Un cuento de Ayari Velázquez

Presentamos un cuento de la narradora mexicana Ayari Velázquez. Es maestra en Biología Molecular. En 2015 fue becaria del Festival Interfaz ISSSTE – CULTURA ACAPULCO representando al estado de Querétaro. En el 2016 participó en la Convocatoria Editorial por parte del Instituto Queretano de la Cultura y las Artes obteniendo el primer lugar, producto del cual se deriva la obra El Diablo, siendo ésta su primera publicación. En la Feria del Libro 2017 del Palacio de Minería en la Ciudad de México, la Maestra Marcela Eternod, directora del Instituto Nacional de las Mujeres, presenta El Diablo de manera oficial, siendo ésta la obra más vendida del Fondo Editorial del Estado en dicho año, Querétaro fue el estado invitado. En el período del 2019 al 2022 Ayari Velázquez escribió para El Universal Querétaro una sección de cuento y ensayo. En el Centro de Cultura del Estado de Querétaro “Manuel Gómez Morín”, impartió un taller de creación literaria llamado Letras a Granel del 2018 al 2021. En el 2021 ganó una mención honorífica en el primer concurso de novela Elena Poniatowska, con la obra Volátil. Durante el 2021 estudió el diplomado “Narrativa de la No Ficción” que imparte Jorge Volpi a través de la Cátedra Extraordinaria José Emilio Pacheco en la Universidad Autónoma de México. Durante el 2022 estudió un diplomado de Lengua y Literatura Española de la Universitat Autónoma de Barcelona. Actualmente es parte del equipo Escritores Mexicanos Independientes.

 

 

ESCOPETA

por Ayari Velázquez

 

Acabo de cumplir 15, no quise fiesta, mis papás dicen que es como gritarle al mundo que estoy en edad de merecer y que eso solo es de niñas busconas… de merecer ¿qué? No hubo regalos, solo la noticia de irnos a vivir un tiempo al rancho de donde es mi mamá,  una comunidad pequeña al norte de Veracruz, Rancho Abajo. Dice mi papá que él seguiría trabajando en la CDMX, pero que ya no le alcanzaba para mantenernos en la vida citadina. Les hará bien vivir aquí un rato, ya que tenga algo mejor regreso por ustedes.

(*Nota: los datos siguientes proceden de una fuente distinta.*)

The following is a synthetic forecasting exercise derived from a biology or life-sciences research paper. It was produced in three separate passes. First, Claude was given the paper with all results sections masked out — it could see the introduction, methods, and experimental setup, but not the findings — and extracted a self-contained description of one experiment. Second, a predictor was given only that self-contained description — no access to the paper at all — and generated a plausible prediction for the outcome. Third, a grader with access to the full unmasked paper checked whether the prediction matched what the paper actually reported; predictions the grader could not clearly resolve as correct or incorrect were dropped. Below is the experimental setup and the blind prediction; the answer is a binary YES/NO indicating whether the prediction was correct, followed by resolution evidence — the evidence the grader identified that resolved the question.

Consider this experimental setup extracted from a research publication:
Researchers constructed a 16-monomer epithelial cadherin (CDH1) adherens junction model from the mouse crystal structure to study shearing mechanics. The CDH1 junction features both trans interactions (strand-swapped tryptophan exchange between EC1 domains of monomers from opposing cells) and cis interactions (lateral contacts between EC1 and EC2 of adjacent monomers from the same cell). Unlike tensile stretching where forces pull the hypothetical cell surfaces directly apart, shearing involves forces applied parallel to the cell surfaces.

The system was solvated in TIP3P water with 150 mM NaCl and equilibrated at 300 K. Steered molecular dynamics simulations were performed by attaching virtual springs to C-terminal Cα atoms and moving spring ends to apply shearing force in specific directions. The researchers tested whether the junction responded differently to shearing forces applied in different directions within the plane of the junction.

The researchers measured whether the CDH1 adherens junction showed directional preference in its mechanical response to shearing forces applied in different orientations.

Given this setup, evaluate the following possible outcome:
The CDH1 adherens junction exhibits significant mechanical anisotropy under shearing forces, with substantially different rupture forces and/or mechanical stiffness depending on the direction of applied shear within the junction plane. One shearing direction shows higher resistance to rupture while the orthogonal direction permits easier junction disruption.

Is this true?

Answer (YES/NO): NO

La idea de vivir en el Rancho no me parece tan mala, es el lugar de mis vacaciones de verano, del día de muertos y diciembre, en donde se celebra el año nuevo a punta de balazos. Mi papá es el encargado de tirar primero y después nos forma por edades para que cada uno de nosotros dispare. Mi papá no tuvo paciencia para enseñarme a andar en bici, pero si para usar armas, uno nunca sabe, decía.

–¿Por qué está tan larga esta pistola? – le pregunté el año pasado

–Es una escopeta, tiene balas diferentes, se llaman perdigones y cuando las disparas ¡tras! no solo estás tirando una, sino varias. Así tienes más oportunidades de herir a la presa.

–No puedes fallar entonces.

–A menos que seas muy mal tirador, agárrala con fuerza, muy bien – la potencia del arma casi me tira– ¡Eso! Órale, a la fila que siguen tus primos.

Seguro vivir aquí sería igual de bueno que mis vacaciones.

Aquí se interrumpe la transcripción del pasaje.